You are viewing a plain text version of this content. The canonical link for it is here.
Posted to user@nutch.apache.org by sw...@quandatics.com on 2021/10/28 09:45:30 UTC
javax.net.ssl.SSLHandshakeException Error when Executing Nutch with Selenium Plugin
Hi there,
Good day!
We would like to crawl the web data by executing the Nutch with Selenium
plugin with the following command:
$ nutch plugin protocol-selenium org.apache.nutch.protocol.selenium.Http
https://cwiki.apache.org/confluence/display/NUTCH/NutchTutorial
However, it failed with the following error message:
2021-10-26 19:07:53,961 INFO selenium.Http - http.proxy.host = xxx.xx.xx.xx
2021-10-26 19:07:53,962 INFO selenium.Http - http.proxy.port = xxxx
2021-10-26 19:07:53,962 INFO selenium.Http - http.proxy.exception.list =
true
2021-10-26 19:07:53,962 INFO selenium.Http - http.timeout = 10000
2021-10-26 19:07:53,962 INFO selenium.Http - http.content.limit = 1048576
2021-10-26 19:07:53,962 INFO selenium.Http - http.agent = Apache Nutch
Test/Nutch-1.18
2021-10-26 19:07:53,962 INFO selenium.Http - http.accept.language =
en-us,en-gb,en;q=0.7,*;q=0.3
2021-10-26 19:07:53,962 INFO selenium.Http - http.accept =
text/html,application/xhtml+xml,application/xml;q=0.9,*/*;q=0.8
2021-10-26 19:07:53,962 INFO selenium.Http - http.enable.cookie.header =
true
2021-10-26 19:07:54,114 ERROR selenium.Http - Failed to get protocol output
javax.net.ssl.SSLHandshakeException: Remote host closed connection during
handshake
at sun.security.ssl.SSLSocketImpl.readRecord(SSLSocketImpl.java:994)
at sun.security.ssl.SSL
FYI, we have tried the following approaches but the issues persisted.

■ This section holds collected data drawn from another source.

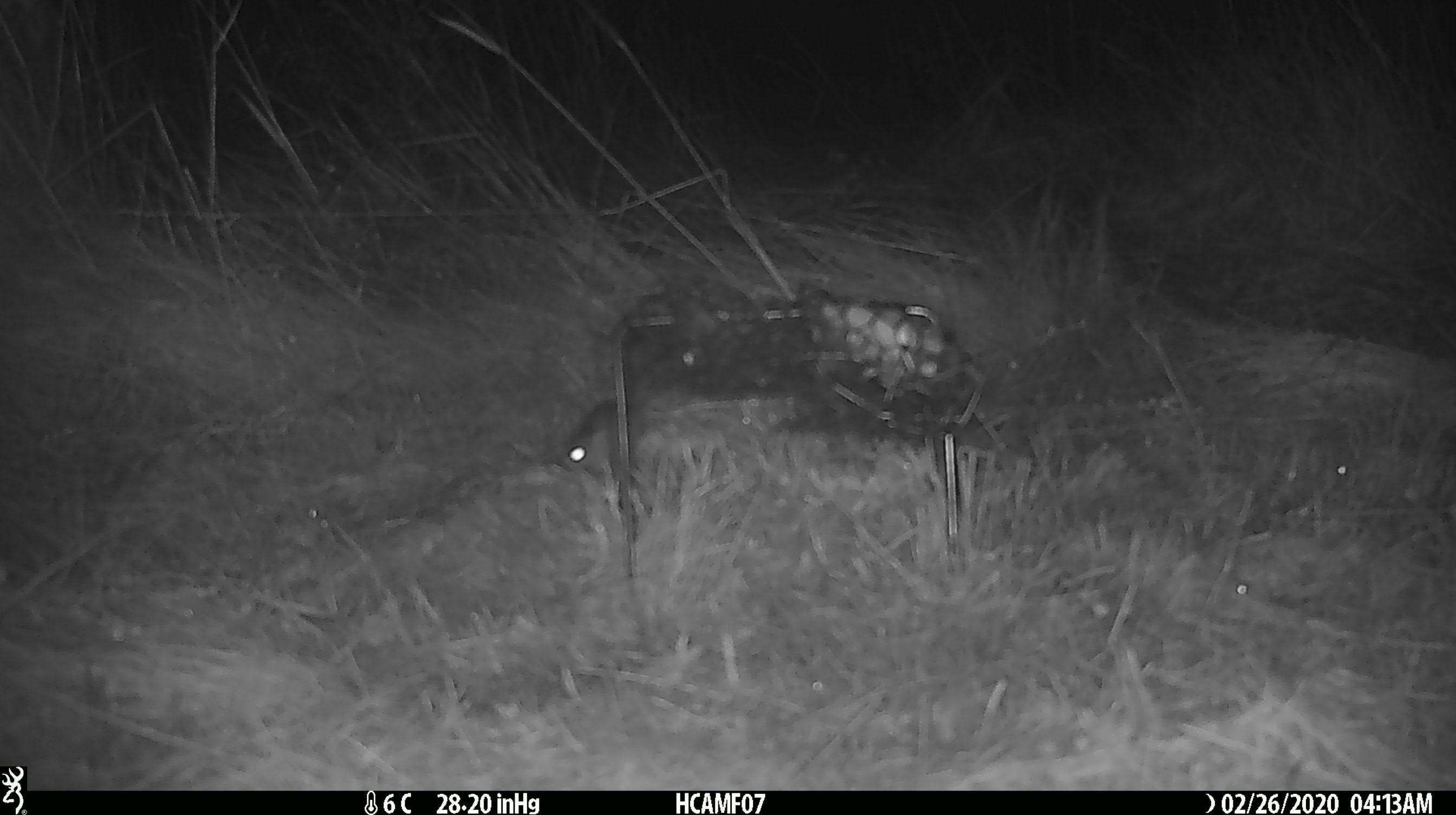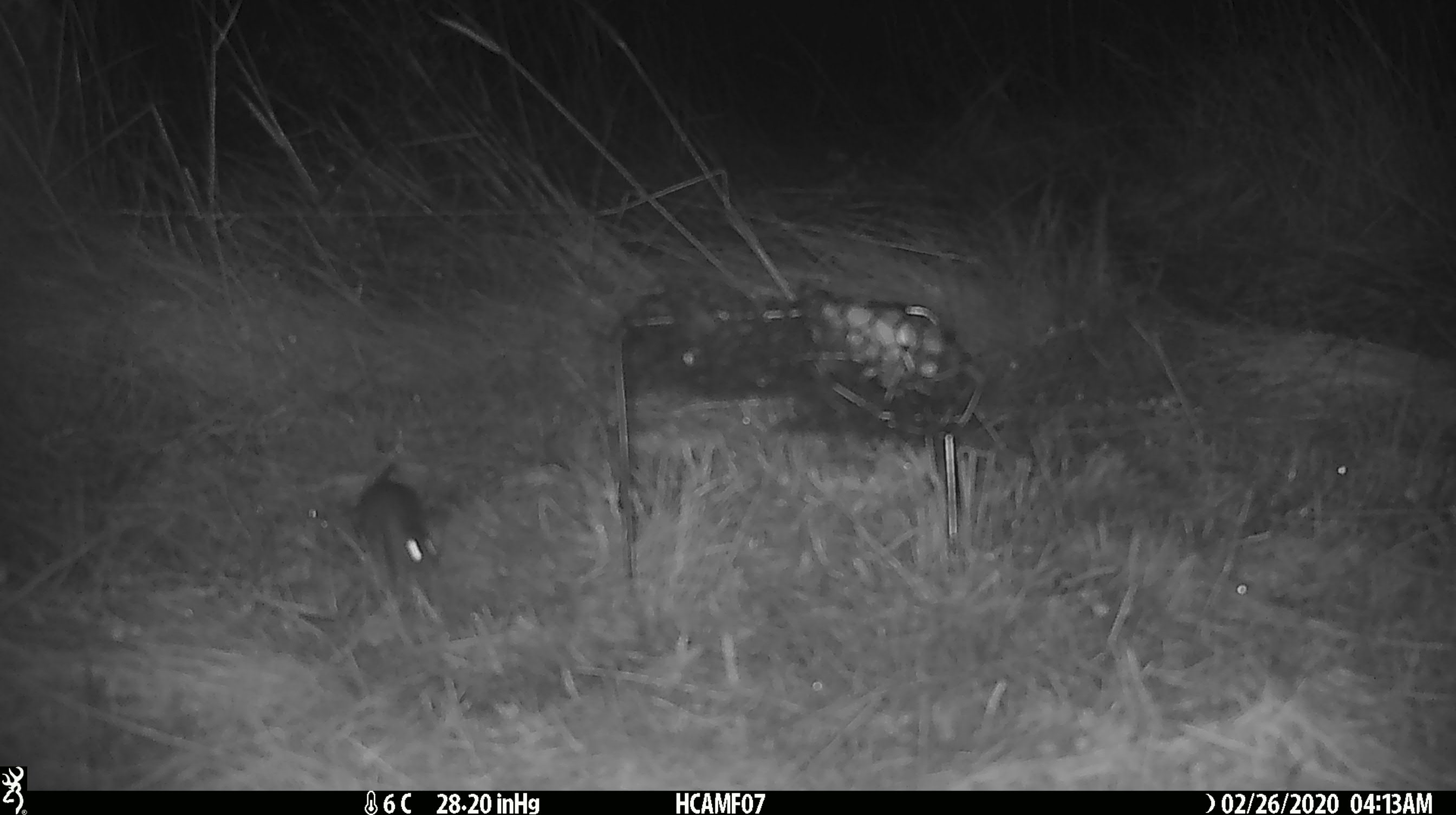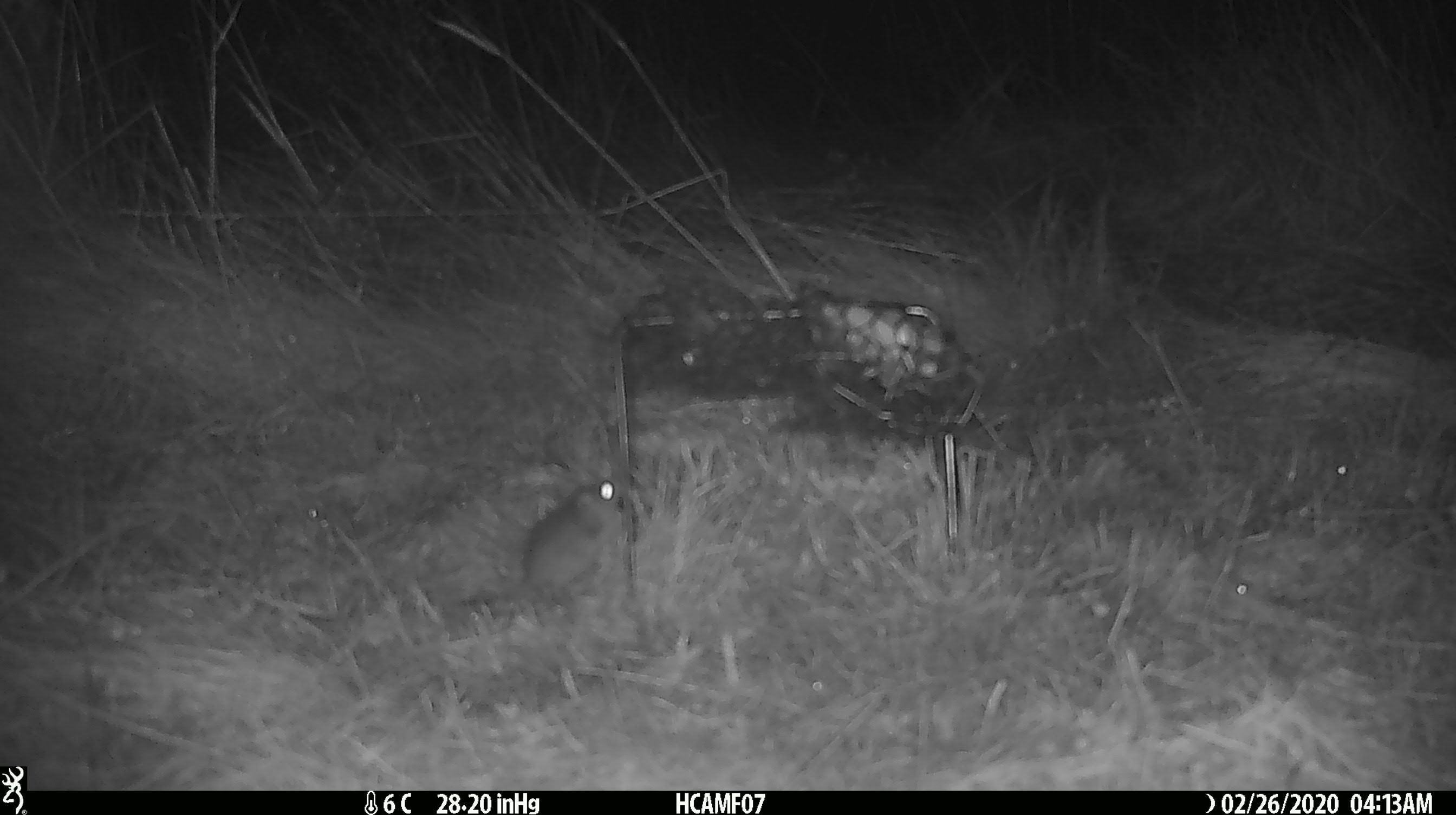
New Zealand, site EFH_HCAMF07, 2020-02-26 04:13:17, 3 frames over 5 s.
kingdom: Animalia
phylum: Chordata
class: Mammalia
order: Rodentia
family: Muridae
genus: Mus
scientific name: Mus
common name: mouse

1. Set the http.tls.certificates.check to false
2. Import the website's certificates to our java truststores
3. Our Nutch is configured with proxy
Kindly advise. Thanks in advance!
Best Regards,
Shi Wei
Re: javax.net.ssl.SSLHandshakeException Error when Executing Nutch with Selenium Plugin
Posted by Sebastian Nagel <wa...@googlemail.com.INVALID>.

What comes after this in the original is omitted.